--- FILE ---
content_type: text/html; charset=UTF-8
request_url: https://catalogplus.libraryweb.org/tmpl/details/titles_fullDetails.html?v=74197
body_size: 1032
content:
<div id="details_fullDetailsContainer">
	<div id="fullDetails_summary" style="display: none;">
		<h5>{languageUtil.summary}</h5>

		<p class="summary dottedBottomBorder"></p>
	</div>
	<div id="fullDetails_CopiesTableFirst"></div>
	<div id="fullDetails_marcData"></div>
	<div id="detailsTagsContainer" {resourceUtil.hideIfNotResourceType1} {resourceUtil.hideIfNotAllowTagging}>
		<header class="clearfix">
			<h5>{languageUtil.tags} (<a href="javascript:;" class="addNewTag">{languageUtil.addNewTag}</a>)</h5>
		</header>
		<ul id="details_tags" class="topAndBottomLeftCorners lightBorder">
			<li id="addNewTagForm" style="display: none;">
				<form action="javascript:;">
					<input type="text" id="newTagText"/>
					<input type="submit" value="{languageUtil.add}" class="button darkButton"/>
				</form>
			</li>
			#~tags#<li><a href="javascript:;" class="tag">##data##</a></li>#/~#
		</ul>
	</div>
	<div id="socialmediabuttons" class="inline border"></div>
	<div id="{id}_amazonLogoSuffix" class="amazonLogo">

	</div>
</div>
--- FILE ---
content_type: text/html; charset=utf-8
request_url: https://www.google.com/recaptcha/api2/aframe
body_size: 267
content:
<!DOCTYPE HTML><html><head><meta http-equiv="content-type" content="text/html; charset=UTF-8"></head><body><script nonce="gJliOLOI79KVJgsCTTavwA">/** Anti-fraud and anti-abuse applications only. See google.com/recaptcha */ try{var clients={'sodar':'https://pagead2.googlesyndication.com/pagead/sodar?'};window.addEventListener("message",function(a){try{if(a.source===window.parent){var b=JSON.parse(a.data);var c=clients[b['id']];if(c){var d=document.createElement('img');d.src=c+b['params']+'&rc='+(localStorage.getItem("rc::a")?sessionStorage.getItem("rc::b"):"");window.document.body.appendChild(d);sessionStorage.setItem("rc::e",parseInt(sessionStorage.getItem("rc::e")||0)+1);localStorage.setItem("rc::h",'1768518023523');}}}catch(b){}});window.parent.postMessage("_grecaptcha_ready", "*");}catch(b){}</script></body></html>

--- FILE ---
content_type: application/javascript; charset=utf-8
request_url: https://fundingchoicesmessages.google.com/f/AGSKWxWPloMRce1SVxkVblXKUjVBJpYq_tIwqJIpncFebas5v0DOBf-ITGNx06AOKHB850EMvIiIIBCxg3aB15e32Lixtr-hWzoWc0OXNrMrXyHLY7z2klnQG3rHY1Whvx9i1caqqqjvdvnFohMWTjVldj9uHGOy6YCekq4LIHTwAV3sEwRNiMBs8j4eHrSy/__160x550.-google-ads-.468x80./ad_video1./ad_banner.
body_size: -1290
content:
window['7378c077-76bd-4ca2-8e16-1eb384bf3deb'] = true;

• **Exercise brief**:
Each line of the listing must be transcribed precisely as it appears.

• **Output below**:
--- FILE ---
content_type: text/html; charset=UTF-8
request_url: https://catalogplus.libraryweb.org/tmpl/details/titles_fullDetails.html?v=74197
body_size: 1032
content:
<div id="details_fullDetailsContainer">
	<div id="fullDetails_summary" style="display: none;">
		<h5>{languageUtil.summary}</h5>

		<p class="summary dottedBottomBorder"></p>
	</div>
	<div id="fullDetails_CopiesTableFirst"></div>
	<div id="fullDetails_marcData"></div>
	<div id="detailsTagsContainer" {resourceUtil.hideIfNotResourceType1} {resourceUtil.hideIfNotAllowTagging}>
		<header class="clearfix">
			<h5>{languageUtil.tags} (<a href="javascript:;" class="addNewTag">{languageUtil.addNewTag}</a>)</h5>
		</header>
		<ul id="details_tags" class="topAndBottomLeftCorners lightBorder">
			<li id="addNewTagForm" style="display: none;">
				<form action="javascript:;">
					<input type="text" id="newTagText"/>
					<input type="submit" value="{languageUtil.add}" class="button darkButton"/>
				</form>
			</li>
			#~tags#<li><a href="javascript:;" class="tag">##data##</a></li>#/~#
		</ul>
	</div>
	<div id="socialmediabuttons" class="inline border"></div>
	<div id="{id}_amazonLogoSuffix" class="amazonLogo">

	</div>
</div>
--- FILE ---
content_type: text/html; charset=utf-8
request_url: https://www.google.com/recaptcha/api2/aframe
body_size: 267
content:
<!DOCTYPE HTML><html><head><meta http-equiv="content-type" content="text/html; charset=UTF-8"></head><body><script nonce="gJliOLOI79KVJgsCTTavwA">/** Anti-fraud and anti-abuse applications only. See google.com/recaptcha */ try{var clients={'sodar':'https://pagead2.googlesyndication.com/pagead/sodar?'};window.addEventListener("message",function(a){try{if(a.source===window.parent){var b=JSON.parse(a.data);var c=clients[b['id']];if(c){var d=document.createElement('img');d.src=c+b['params']+'&rc='+(localStorage.getItem("rc::a")?sessionStorage.getItem("rc::b"):"");window.document.body.appendChild(d);sessionStorage.setItem("rc::e",parseInt(sessionStorage.getItem("rc::e")||0)+1);localStorage.setItem("rc::h",'1768518023523');}}}catch(b){}});window.parent.postMessage("_grecaptcha_ready", "*");}catch(b){}</script></body></html>

--- FILE ---
content_type: application/javascript; charset=utf-8
request_url: https://fundingchoicesmessages.google.com/f/AGSKWxWPloMRce1SVxkVblXKUjVBJpYq_tIwqJIpncFebas5v0DOBf-ITGNx06AOKHB850EMvIiIIBCxg3aB15e32Lixtr-hWzoWc0OXNrMrXyHLY7z2klnQG3rHY1Whvx9i1caqqqjvdvnFohMWTjVldj9uHGOy6YCekq4LIHTwAV3sEwRNiMBs8j4eHrSy/__160x550.-google-ads-.468x80./ad_video1./ad_banner.
body_size: -1290
content:
window['7378c077-76bd-4ca2-8e16-1eb384bf3deb'] = true;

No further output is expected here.